Hydro has advantages and drawbacks

Concerns with climate change and declining variable costs are driving further adoption of hydropower. About 28GW of new capacity were added in 2015, bringing total global capacity to approximately 1,064 GW. The addition was less than for both solar PV (50 GW) and wind (63 GW).²⁹

Like solar and wind, hydro power is valued for its low emissions. With hydro it is also easier to adjust output in accordance with changes in demand. Another benefit is that reservoirs can offer energy storage as well as flood control and drought protection. On the flip side, the cost of new plants can be high and dam safety becomes a major concern with extreme flooding. Moreover, research shows hydro projects can have serious impacts on ecosystems and hydrology, blocking fish migrations and changing the temperature and chemical composition of bodies of water. In the long run, we predict solar PV and wind power will surpass hydro due to these constraints.

Nuclear poses risks
People tend to have mixed feelings about nuclear power. It benefits from high energy density; the amount of energy released in a nuclear reaction is 10 million times that from burning an atom of fossil fuel, resulting in a high capacity to generate power. However, rising concern with radiation risks and management of waste have turned some countries away from nuclear energy, especially after Japan's Fukushima Daiichi accident.

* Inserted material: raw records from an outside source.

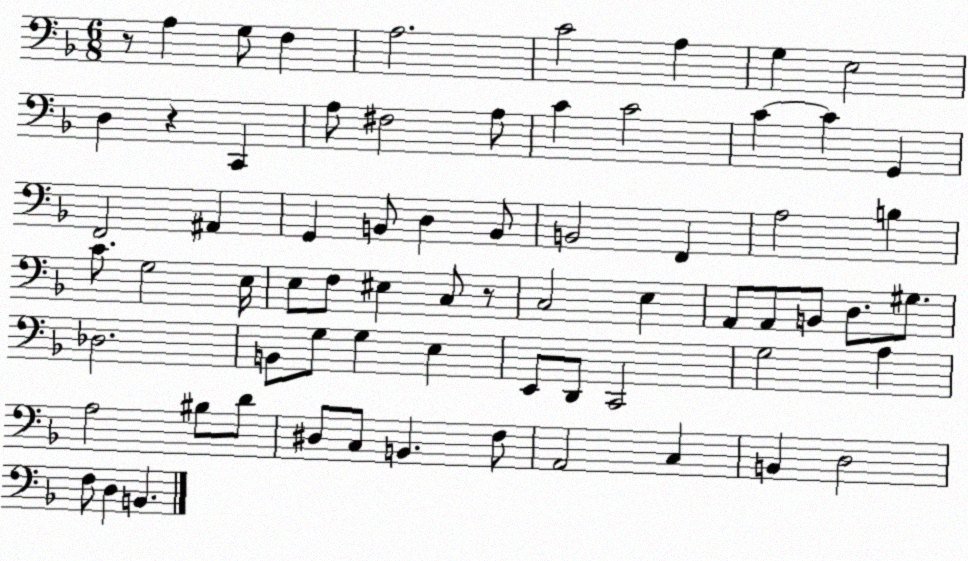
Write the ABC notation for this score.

X:1
T:Untitled
M:6/8
L:1/4
K:F
z/2 A, G,/2 F, A,2 C2 A, G, E,2 D, z C,, A,/2 ^F,2 A,/2 C C2 C C G,, F,,2 ^A,, G,, B,,/2 D, B,,/2 B,,2 F,, A,2 B, C/2 G,2 E,/4 E,/2 F,/2 ^E, C,/2 z/2 C,2 E, A,,/2 A,,/2 B,,/2 D,/2 ^G,/2 _D,2 B,,/2 G,/2 G, E, E,,/2 D,,/2 C,,2 G,2 A, A,2 ^B,/2 D/2 ^D,/2 C,/2 B,, F,/2 A,,2 C, B,, D,2 F,/2 D, B,,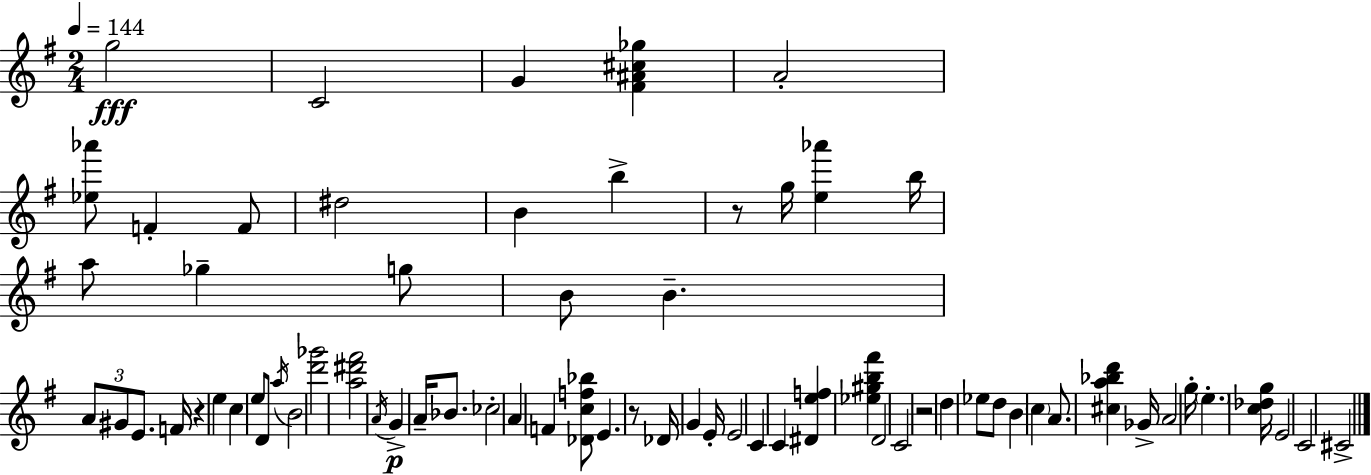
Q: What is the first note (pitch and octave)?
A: G5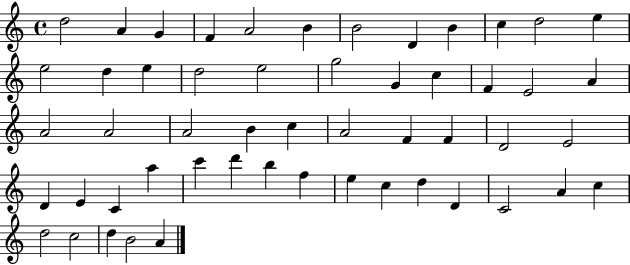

Conclusion: Going forward, Emerging Markets will drive energy demand, while developed countries see stable or declining consumption. Conventional sources are expected to continue to dominate the energy mix, with natural gas the "bridge" fuel as the world moves toward a low-carbon economy. Given concerns with climate change, we believe the world has reached a tipping point for renewable energy. Governments, corporations and investors are acting together to enable the transition. We believe that solar PV and onshore wind will likely become the predominant low-carbon energy sources given improving technologies and declining costs.

Alternative energy investments tend to be volatile and call for a relatively long holding period. Investors can target energy efficiency technologies such as storage, lighting and the smart grid and look to blue-chip companies with a significant presence in these technologies, reducing downside risks. A diversified approach through managers specializing in impact investing is preferred.